Exercise objective: Rewrite the part that opens with the line containing "Looking carefully at" and closes with the line containing "What is the span" as a JSON list of strings, one string per line and no strings for blank lines. Leave out all other lines.
*** Data provided
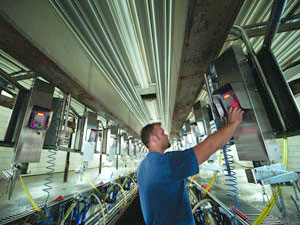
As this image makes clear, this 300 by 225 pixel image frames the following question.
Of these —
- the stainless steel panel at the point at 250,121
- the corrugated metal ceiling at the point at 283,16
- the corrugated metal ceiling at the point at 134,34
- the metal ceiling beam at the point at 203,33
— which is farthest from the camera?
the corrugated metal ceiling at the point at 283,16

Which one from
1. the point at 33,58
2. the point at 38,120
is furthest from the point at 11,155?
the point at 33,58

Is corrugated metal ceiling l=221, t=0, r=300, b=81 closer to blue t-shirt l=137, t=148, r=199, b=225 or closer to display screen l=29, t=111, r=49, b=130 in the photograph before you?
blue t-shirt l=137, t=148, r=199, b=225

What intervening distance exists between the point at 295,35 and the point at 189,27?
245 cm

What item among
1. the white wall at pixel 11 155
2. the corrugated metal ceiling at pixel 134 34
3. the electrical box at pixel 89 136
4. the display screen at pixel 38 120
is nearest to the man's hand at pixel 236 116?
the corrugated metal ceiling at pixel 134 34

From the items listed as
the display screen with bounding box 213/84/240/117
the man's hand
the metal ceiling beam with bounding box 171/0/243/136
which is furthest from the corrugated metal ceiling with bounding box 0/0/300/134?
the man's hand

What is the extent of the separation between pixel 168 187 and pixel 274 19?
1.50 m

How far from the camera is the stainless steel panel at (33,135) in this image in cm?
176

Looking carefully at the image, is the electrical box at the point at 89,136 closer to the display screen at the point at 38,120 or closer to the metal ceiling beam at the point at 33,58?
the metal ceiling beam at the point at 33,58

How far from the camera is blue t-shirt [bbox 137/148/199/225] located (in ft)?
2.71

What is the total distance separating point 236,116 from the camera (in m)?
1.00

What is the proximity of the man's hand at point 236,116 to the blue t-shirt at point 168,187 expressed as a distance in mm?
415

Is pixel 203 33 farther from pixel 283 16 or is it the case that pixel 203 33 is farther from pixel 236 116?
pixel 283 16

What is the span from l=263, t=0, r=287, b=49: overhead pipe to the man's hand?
******
*** Data provided
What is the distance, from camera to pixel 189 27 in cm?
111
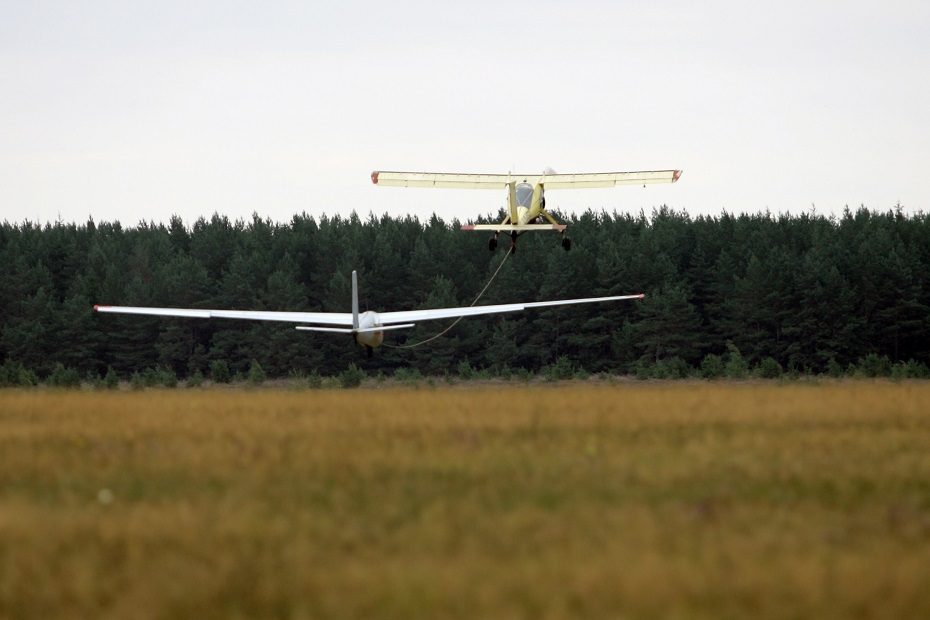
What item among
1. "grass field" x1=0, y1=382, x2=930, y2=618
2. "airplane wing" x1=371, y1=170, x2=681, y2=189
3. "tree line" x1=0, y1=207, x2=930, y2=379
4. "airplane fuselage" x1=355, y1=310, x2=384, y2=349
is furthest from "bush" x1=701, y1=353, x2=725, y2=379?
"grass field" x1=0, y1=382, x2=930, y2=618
******
Solved problem:
[
  "Looking carefully at the image, is the electrical box at the point at 89,136 closer to the display screen at the point at 38,120 or closer to the metal ceiling beam at the point at 33,58?",
  "the metal ceiling beam at the point at 33,58",
  "How far from the camera is blue t-shirt [bbox 137/148/199/225] located (in ft)?",
  "2.71",
  "What is the total distance separating point 236,116 from the camera (in m)?",
  "1.00",
  "What is the proximity of the man's hand at point 236,116 to the blue t-shirt at point 168,187 expressed as a distance in mm?",
  "415",
  "Is pixel 203 33 farther from pixel 283 16 or is it the case that pixel 203 33 is farther from pixel 236 116?",
  "pixel 283 16",
  "What is the span from l=263, t=0, r=287, b=49: overhead pipe to the man's hand?"
]